He said something I couldn’t hear above the noise of the road, something about a club. At speeds above forty-five miles per hour, holding a conversation in the Cadillac was like shouting into gale-force winds.
“I met him in a strip club,” he repeated, this time shouting.
“What was he doing there?”
He looked at me like I’d just asked a particularly stupid question.
“Okay,” I said. “What were you doing there?”
“Same thing Sean was,” he said and laughed. “He used to work undercover. This was before you started shooting freelance for us, before he got promoted to Homicide.”
“What station?”
“North Hollywood now. Van Nuys before that.”
“He was working undercover when you met him?”
Frank put his cell phone away and pulled down the bill of his baseball cap. “I thought he was just another sleazeball in a strip club, like me, even if I was working on a piece at the time.”
“A piece of what?” I asked.
“Journalism, wiseass. We were doing a series on amazing identical twins, you know, one case study a week, each written up by a different reporter, and I drew stripper siblings from Scandinavia, Fawn and Dawn Svedenson.”
“Their real names?”
“Hardly. Try Cristina and Krisztina Szegedi from Budapest.” He smiled as though remembering something pleasant. “They didn’t quite have the Swedish accent down but I think I was the only one in the joint who noticed, besides Sean.”
“So he was working undercover,” I said.
“What do you care?”
He stared at me with a little too much curiosity.
“Because I’m trying to figure out how you knew he was a cop.”
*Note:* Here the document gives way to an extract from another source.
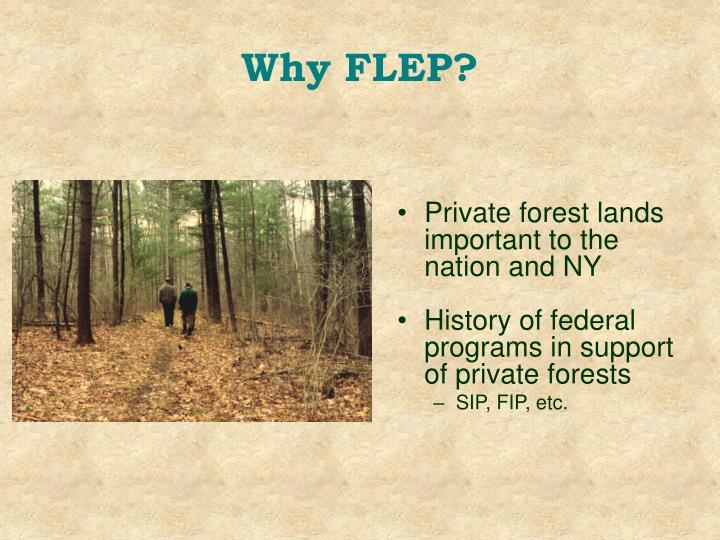 Why FLEP?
“I interviewed him after he got his transfer to North Hollywood, remembered drooling next to him at the strip-club bar. We’re both from the north side of Chicago, originally.” He pointed to the Cubs logo on his baseball cap. “When we were at the bar he asked me why I wore the cap and I told him because I was a rabid Cubs fan suffering from premature male-pattern baldness. We talked baseball—this was the year Sammy Sosa and Mark McGwire were breaking Maris’s record—and when I mentioned I worked for a newspaper he vanished like a vampire. I thought he was a drug dealer at the time, because, you know, what do drug dealers do for entertainment except go to strip clubs? And he looked like one.”
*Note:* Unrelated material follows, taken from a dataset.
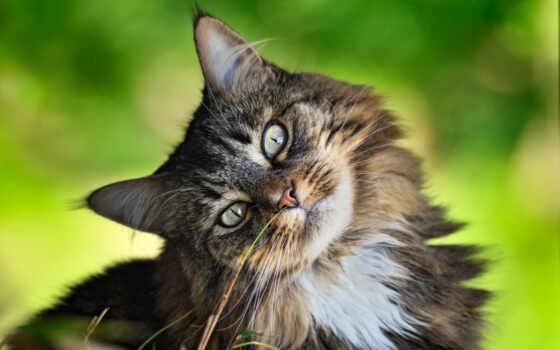 кот, породы, коты, siberian, сибирская, кошки, котенок, купить, сибирской, киев,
I thought I should just drop it there, knowing any more questions would tip Frank something was going on, but I couldn’t help it, I had to know. “Did you tell him anything about me? That night, I mean, when he came to the show.”
“Why? Did he make a move on you? And more important, did you knock his teeth out?”
“Did you tell him anything about my history?”
He settled into the wedge between the seat and door to watch me while I drove, looking for signs of embarrassment or dissimulation. I adjusted my sunglasses and draped my wrist over the wheel to conceal the fluttering in my stomach.
“That was fast,” he said.
I glanced down at the speedometer, said, “I’m barely doing seventy.”
“You just met and already you’re banging each other?”
“Just answer the question.”
“No, I didn’t tell him you’re an ex-con on parole.” He pursed his lips and whistled a high note. “When he finds out it’s gonna be like a dog discovering he’s sniffing the tail of a cat in doggie drag.”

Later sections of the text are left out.